* _RECORDS_

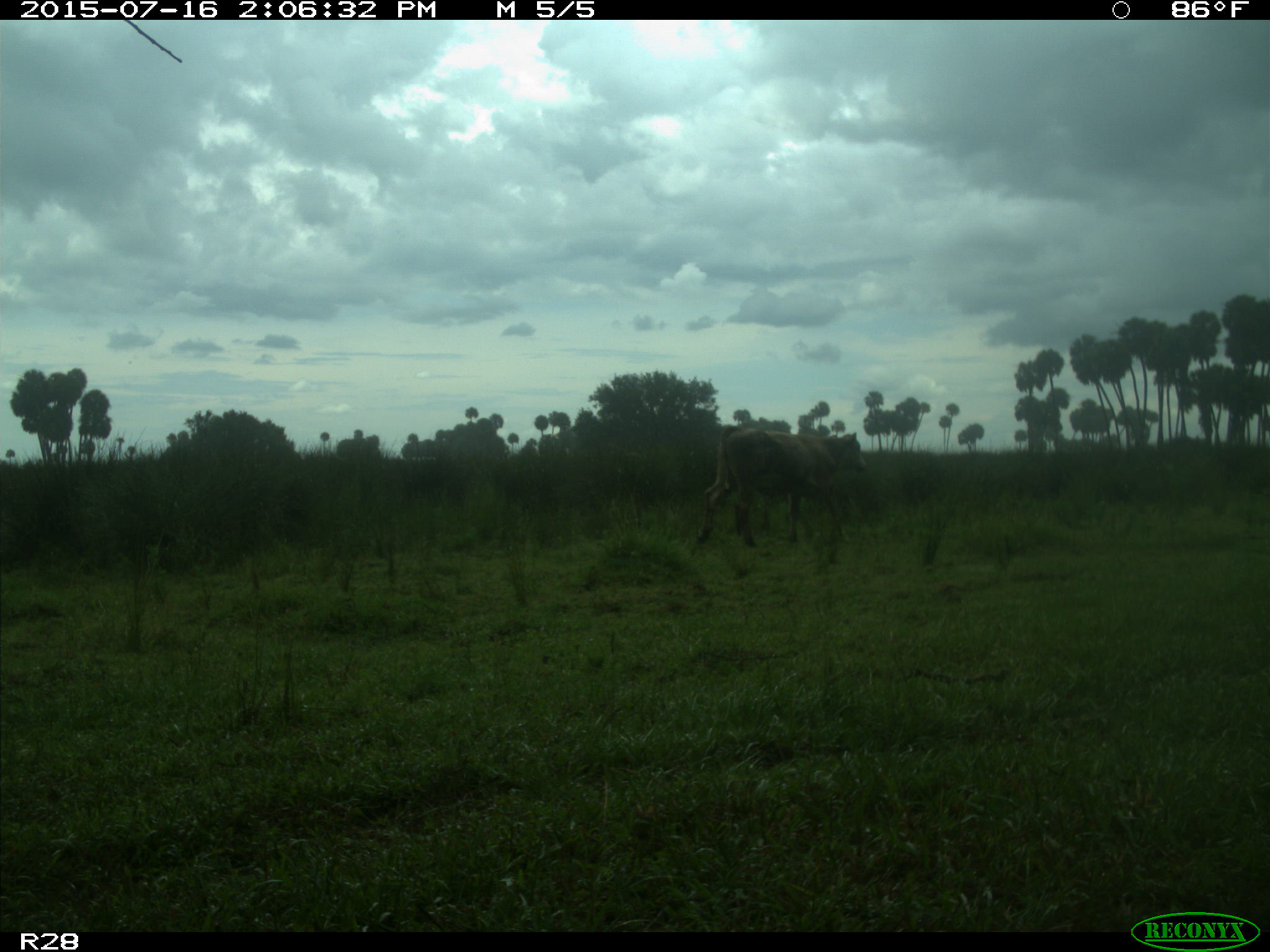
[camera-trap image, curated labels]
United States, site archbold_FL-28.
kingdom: Animalia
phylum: Chordata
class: Mammalia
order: Artiodactyla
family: Bovidae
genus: Bos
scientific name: Bos taurus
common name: domestic cow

* _PROBLEM DESCRIPTION_
Output the entries above verbatim, with no picture included.

* _EXERCISE RESULT_
[camera-trap image, curated labels]
United States, site archbold_FL-28.
kingdom: Animalia
phylum: Chordata
class: Mammalia
order: Artiodactyla
family: Bovidae
genus: Bos
scientific name: Bos taurus
common name: domestic cow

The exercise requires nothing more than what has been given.